The drawer of the tropical
My first impression of the Jardin des plantes in Paris: a sprouting and blooming carpet of spring rolling from the garden’s gate by the Seine all the way to its heart: the Grande galerie de l’évolution. Blooming are the tens of thousands of tulips, swinging on top of the tall stretching stems under the sun. They are meticulously grown by colors. On one end of the tapestry, the softest white; on the other, the thickest purple. A subtle increase of pigment in one row after another, paving your way into the rosy midst of ecstasy long before you reach the other end. It is a great pleasure to stroll across the garden. Here nature is conceptualized as a palace and you marvel at the master’s creation. You project pillars in giant sycamores, maze in thick bushes, dome in hummock, torches and chandeliers in twigs and tendrils, and sanctuaries in the rise and fall of branches. Life imitates art. You fall into a rhapsody of plants, right under the gaze of such a culture.
To the right side of the blooming carpet you found the Grandes Serres, two iron-and-glass structures that host guests from the tropics. They look adorable from a distance: nicely traced in green lines, with palmy shadows seen through the glazed surfaces. You come under its roof. The fine green lines turn out to be iron bars arching from high above your head all the way down. They have delineated a considerable amount of air. This air, sealed in by a height, width and depth, is for the cooking of a new climate—
Now you’re in the middle of it. The rainforest on the tip of your nose. And soon, as a cloud you swallow into your lung; a moist film sticky to your skin. Strange yet familiar. You might not be able to tell the soil or fern or moss or the luring scent of the carnivorous plant from this great fermentation jar, when everything is mixed together. But at this point, that old drawer which stores your memories lures you to pull it open. you follow the call.

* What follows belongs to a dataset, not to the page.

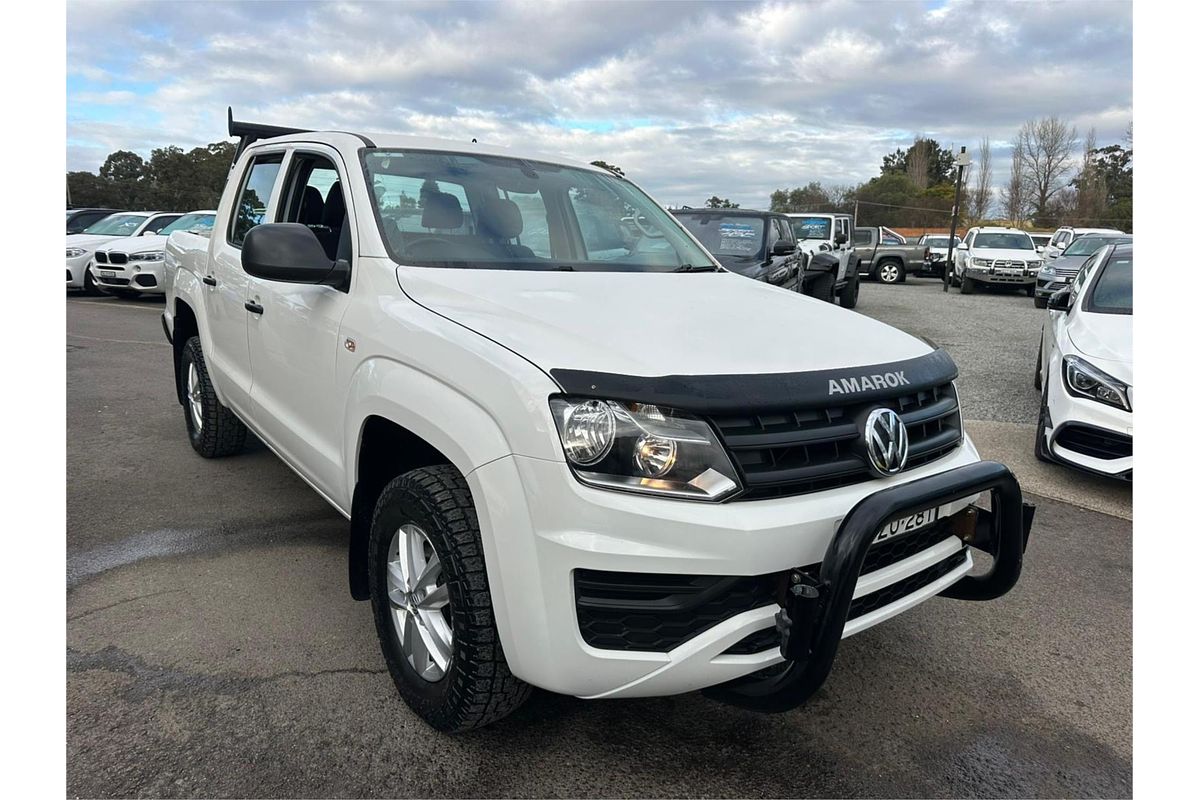 2020 Volkswagen Amarok TDI400 Core 2H 4X4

First comes the dizzying cement ground. The warm but too bright street scene in early summer seeped through by a cooling sweet aroma. The way to your grandma’s home. You know it comes from a bush of purple and white 「鴛鴦茉莉」next to the pavement, whose thin silky petals thrives despite the heat. Many more are coming. 「細葉紫薇」, a shrub growing by the clearing where you went roller skating with your childhood buddies. Its flowers are small. When the season comes they bloom in clusters like a display of fireworks in a color between pink and lilac. Its tiny shiny leaves also give a lot of grace. They change colors in time and you can make out of them a rainbow collection. Even more interesting is that its slender bouncy trunk and branches have an extremely smooth surface. You brush it on the trunk with your finger in the softest manner, and the whole crown will shake–not too much but perceptible to your eyes–as if expressing an itch.
Then comes「大榕樹」, the big banyan under which the elders gather and exchange daily conversations. From the window of grandma’s kitchen on the fourth floor you see the top of the banyan’s crown at eye level. At dusk, the sun sets right behind it, so you see its giant shade darkening against a golden sky and allow yourself to be enveloped in that half-glooming, half-burning sensation. The day culminates in a final reprise. Flocks of birds come under the crown’s shelter, their hopping silhouettes merely visible in the tree, but their chirps adding up to a hustle-bustling wonderland within that spongy shadow. “Tac!”--the kitchen light is on. Another “tac!”--Grandma switches on the stove. In the dimming daylight a tongue of flame emerges. The wok is heating up. Oil simmers. As evening sets in, the air is soon infiltrated by the aroma of frying garlic and ginger. Grandma’s hand is calloused, reddish and steady. She grabs the chopped veggies, throws them into the wok, and churns with a turner. The vegetables make a cracking noise, joining the tinkles between the turner and wok. Grandma knows you’re coming and greets you, in a vibrant tone like color magenta. Maybe it’s because of the redness on her smiling cheeks, a radiance effectuated by time, the heat and sweat in the room, and a loving soul. Like a daily ritual, you count how many chopsticks and bowls you should bring from the cupboard, pass the dish plates to grandma, and moments later the whole long day will be settled like the warm delicious food placed onto the procelainwares’ flat surface circled by a ring of floral motifs. The dinner, just like the many other ones that grandma makes, dwells in a bigger universe. A sum of vivid scents, flavours, pigments and sounds as its recipe, configured by 「大榕樹」, 「鴛鴦茉莉」, 「細葉紫薇」, 「白蘭花」,「含笑」,「紫荊」,「痲楝」, 「柿樹」, 「...」, which are actually nowhere to be found in the serre. You realize that the drawer has opened for too long and come to a stop.